第1クォーター早々に負傷したデマーカス・カズンズ [写真]=Getty Images

 しかしウォリアーズは自分たちのバスケットを続け、クリッパーズを第1クォーター、第2クォーターとそれぞれ25得点に抑えながら、前半終了間際に3ポイントシュートをヒット。ディフェンディングチャンピオンらしい立ちあがりと、高い攻守のクオリティを見せ、73-50と前半を終了した。

 クリッパーズは序盤こそシュートを高確率で沈めていたが、前半途中からフィールドゴールパーセンテージが一気に45パーセントまで下がり、ウォリアーズのディフェンスに苦しめられる状況。しかし23点差をつけられる形となりながらも、決して諦めなかった。

 後半、ウォリアーズの猛攻は止まらず。クリッパーズのミスを誘発すると、第3クォーター残り7分31秒にクレイ・トンプソンのアシストからケビン・デュラントがダンクを叩き込んでバスケットカウント。フリースローもしっかりと決めて、31点差までリードを広げた。

 アリーナはウォリアーズのブースターたちによって大いに盛り上がりを見せたが、徐々にクリッパーズは自分たちのバスケットを取り戻して、第3クォーター終了時点で108-94と14点差まで詰め寄った。

 運命の最終クォーター、開始からランドリー・シャメットが味方のギャレット・テンプルのカットをダミーにし、モントレズ・ハレルのピンダウン・スクリーンを利用して、鮮やかに左スロットポジションから3ポイントをスプラッシュ。幸先の良いスタートを予感させる見事なセットプレーによって目を覚ましたクリッパーズは、ウォリアーズのオフェンスを止め、次のポゼッションでハレルはファウルを引き出した。

 さらにルー・ウィリアムズが残り5分34秒に体を流しながらも難しいシュートを沈めてバスケットカウント。120-117と射程圏内になり激しい攻防が繰り広げられる中で、同1分21秒にデュラントが痛恨のオフェンスファウルを犯し、ファウルアウトとなった。

 その直後の同1分10秒にウィリアムズが同点のプルアップジャンパーを決めたが、同56.6秒にカリーの3ポイントで131-128。クリッパーズは1点ビハインドで迎えた同15.9秒にシャメットが右ウイングから3ポイントシュートを沈め、この日最大の31点差から逆転に成功した。

 そして最後はカリーの3ポイントがリングに嫌われ、フリースローを2本を決めたクリッパーズが135-131で勝利した。

 劇的な勝利を収めたクリッパーズは、シリーズを1勝1敗とイーブンに。ガリナリが24得点、ビバリーが10得点5アシスト、逆転弾を沈めたシャメットが3ポイント4本で12得点を挙げ、さらにゴール下でタフさを感じさせたハレルが25得点10リバウンド、ウィリアムズが36得点のゲームハイに加えて11アシストをマークした。

 ウィリアムズは試合後に、以下のようにコメントした。

「前半良くない中で、しっかりとやることを続けて、自分たちのリズムを見出すことができた。
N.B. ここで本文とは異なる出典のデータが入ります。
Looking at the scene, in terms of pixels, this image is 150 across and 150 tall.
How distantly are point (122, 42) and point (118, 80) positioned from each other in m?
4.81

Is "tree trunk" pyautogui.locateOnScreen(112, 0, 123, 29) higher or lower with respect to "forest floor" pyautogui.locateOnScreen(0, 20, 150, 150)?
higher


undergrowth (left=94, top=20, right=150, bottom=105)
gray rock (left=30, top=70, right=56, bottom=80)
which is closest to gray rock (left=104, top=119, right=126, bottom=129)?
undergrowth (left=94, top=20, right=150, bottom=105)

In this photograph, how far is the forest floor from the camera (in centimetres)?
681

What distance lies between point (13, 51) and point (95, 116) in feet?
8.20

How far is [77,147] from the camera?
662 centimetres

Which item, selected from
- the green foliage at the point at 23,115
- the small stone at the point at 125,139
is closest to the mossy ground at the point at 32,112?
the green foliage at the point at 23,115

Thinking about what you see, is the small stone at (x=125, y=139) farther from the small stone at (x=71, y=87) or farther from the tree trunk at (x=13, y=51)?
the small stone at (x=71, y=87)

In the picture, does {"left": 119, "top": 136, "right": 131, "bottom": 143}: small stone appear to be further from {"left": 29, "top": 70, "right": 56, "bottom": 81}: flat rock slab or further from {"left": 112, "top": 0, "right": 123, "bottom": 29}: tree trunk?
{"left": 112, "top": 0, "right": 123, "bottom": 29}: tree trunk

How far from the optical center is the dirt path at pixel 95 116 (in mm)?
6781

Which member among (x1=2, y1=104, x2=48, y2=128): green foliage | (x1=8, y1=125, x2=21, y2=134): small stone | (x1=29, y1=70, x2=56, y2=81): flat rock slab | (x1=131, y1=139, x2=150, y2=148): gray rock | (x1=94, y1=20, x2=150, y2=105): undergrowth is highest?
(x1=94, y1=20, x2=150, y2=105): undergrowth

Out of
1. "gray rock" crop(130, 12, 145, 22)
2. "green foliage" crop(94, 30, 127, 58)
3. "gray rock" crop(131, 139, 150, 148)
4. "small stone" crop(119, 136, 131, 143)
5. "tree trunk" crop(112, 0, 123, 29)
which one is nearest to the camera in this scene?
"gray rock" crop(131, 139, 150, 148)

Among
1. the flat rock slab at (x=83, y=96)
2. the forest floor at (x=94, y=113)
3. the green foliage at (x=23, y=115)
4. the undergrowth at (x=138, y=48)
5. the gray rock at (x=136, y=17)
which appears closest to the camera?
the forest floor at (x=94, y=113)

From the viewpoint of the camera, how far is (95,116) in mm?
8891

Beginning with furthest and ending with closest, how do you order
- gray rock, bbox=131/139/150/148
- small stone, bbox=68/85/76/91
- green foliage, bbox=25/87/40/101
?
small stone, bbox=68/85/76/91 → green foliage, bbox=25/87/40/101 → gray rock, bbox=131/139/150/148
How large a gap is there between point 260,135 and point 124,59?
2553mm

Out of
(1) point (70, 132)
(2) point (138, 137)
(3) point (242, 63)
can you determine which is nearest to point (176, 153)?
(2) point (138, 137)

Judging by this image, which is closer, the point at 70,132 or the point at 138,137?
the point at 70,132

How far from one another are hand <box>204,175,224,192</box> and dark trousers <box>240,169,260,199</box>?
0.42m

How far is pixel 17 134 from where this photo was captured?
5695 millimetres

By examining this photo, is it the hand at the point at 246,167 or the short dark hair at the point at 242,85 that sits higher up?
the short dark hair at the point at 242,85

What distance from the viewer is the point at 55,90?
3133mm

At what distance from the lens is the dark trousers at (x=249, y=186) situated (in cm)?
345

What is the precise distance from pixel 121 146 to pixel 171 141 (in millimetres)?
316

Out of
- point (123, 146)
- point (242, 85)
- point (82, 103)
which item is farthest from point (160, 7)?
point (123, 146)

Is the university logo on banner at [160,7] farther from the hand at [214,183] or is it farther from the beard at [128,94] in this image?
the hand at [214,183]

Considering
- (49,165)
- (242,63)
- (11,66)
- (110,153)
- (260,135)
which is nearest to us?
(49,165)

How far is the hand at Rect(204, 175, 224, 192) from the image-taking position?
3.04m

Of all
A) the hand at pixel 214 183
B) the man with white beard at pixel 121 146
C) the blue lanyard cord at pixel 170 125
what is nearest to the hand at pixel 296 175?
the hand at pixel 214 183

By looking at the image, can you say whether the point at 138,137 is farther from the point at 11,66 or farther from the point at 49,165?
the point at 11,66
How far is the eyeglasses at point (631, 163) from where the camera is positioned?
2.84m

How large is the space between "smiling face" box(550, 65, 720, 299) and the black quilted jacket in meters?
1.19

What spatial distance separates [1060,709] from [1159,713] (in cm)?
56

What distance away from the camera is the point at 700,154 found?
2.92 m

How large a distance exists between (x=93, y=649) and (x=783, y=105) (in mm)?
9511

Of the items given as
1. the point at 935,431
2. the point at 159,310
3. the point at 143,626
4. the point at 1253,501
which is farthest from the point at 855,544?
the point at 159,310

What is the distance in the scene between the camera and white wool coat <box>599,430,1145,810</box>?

若い選手たちがこのような大舞台で戦うことは大きな意味だと思うし、またこうした試合を続けたい。ウォリアーズの攻撃力は素晴らしいので、次戦では今日みたいな点差をつけられないようにしたい」

 敗れたウォリアーズは、デュラントが21得点5リバウンド5アシスト、カリーが3ポイント5本を含む29得点、ドレイモンド・グリーンが14得点9アシスト、トンプソンが17得点、ベンチから出場したケボン・ルーニーがシュートをすべて決めて19得点を挙げた。

 両チームによる第3戦は、19日(同18日)、クリッパーズのホームであるステイプルズ・センターにて行われる。